Even to this day, young players talk in awe of the man who bulldozed his way through the 1995 Rugby World Cup in South Africa, converting disbelievers into rugby fans as we went. If anything his legend has grown. But in almost every respect his reputation is deserved. Perhaps not due to his feats or titles, but because of what he possessed at the time; he had so many attributes that no other player of the era had.
If more and more players have reached that level, though, it has to be asked: in this day and age, what makes the great players great?
We are in the era of marginal gains, so in the world of professional sport it helps to be as fit as possible.
It’s much easier to reproduce a learned skill – passing, kicking, scrummaging with good technique – if you have the heart and lungs to ensure you are never truly knackered when you come to using them.
Plus, fitness can also mean staying injury-free at the right times. There are some damn fine players out there who may never be considered one of the greats because they never got to perform on the biggest stage.
Okay, so Lomu was massive. He looked like he was carved out of granite…if the granite was able to carve you back. But as the popular myth goes, size isn’t everything.
Sure it helps if you are a 9ft-tall lineout jumper or a one-ton tighthead, but it is not the be-all and end-all. Any size has to be backed up with dynamism, be it a sprint off the mark or fierce momentum in a tackle. Smaller guys can have that, and when big guys shift and maintain their power output, everyone sits up and woofs. Any display of power catches the eye.
Some greats have been piano shifter, make no mistake. But they still performed a few rugby-specific skills brutally well. Tackling around the fringes over and over again is impressive. It’s an art. So is clearing rucks legally and ferociously. Then there is the 20-metre spin pass that could hit the point of a needle. Fantastic box kicks need praise just the same as fine place-kicking. The greats have a phenomenal skill-set honed for years as they stay behind for extra practise, and they become known for doing certain things repeatedly. It’s like their calling card (Jonny Wilkinson’s drop-goal, anyone?).
Nothing is more impressive than when players can read the game well. That big hit that came out of nowhere is not because someone is just a bosh-monster – the defender sat in the defensive line, studying the attackers, and calculated where the ball was going to be and backed themselves to get there at the right time. . It’s the same when someone steals lineout balls for fun. It’s so rugby smart.
You could say some greats are not the sharpest, if we’re feeling charitable, but they have fine instincts for when to give a pass or for how much weight to put into a grubber kick. And some others are just slavish analysers of the game, who lock themselves away and watch rugby footage for long stretches of time.

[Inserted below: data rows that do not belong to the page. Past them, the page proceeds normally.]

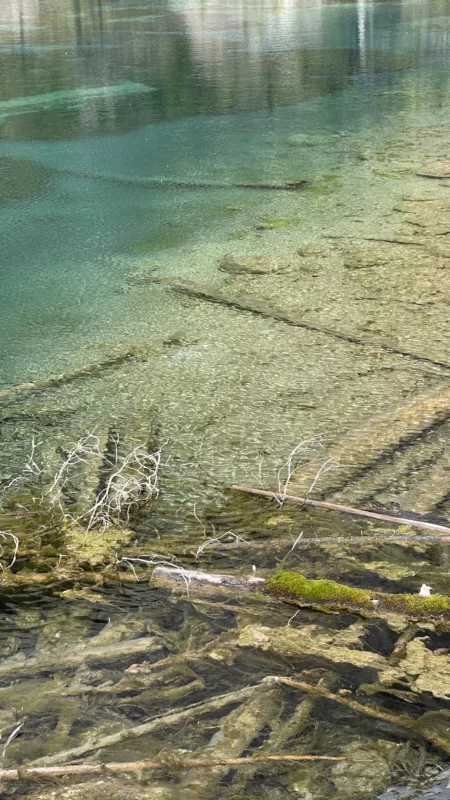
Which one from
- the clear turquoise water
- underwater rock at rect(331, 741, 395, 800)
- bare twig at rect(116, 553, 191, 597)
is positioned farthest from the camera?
the clear turquoise water

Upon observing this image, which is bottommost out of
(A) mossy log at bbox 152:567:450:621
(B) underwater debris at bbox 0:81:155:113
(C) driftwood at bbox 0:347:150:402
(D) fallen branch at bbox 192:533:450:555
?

The real top dogs have both fine instincts and a studious streak.
That magic moment
When you put it all together, though, it is mostly about timing.
Lomu was a man of his time and his place. That stage was his. He had all the attributes, but conditions suited him too. He had great support in a strong, classy team. He had McLaren commentating on him. He had the right level of opposition. Things worked out perfectly.
At the next World Cup someone may emerge as the true great of this current generation. If they do everything will have to fall into place. And even then, they’ll need that one memorable moment that has punters around the globe snapping their fingers and saying: “remember when so-and-so did that? Gees they were brilliant.”
The greats have that special moment we will all cherish forever.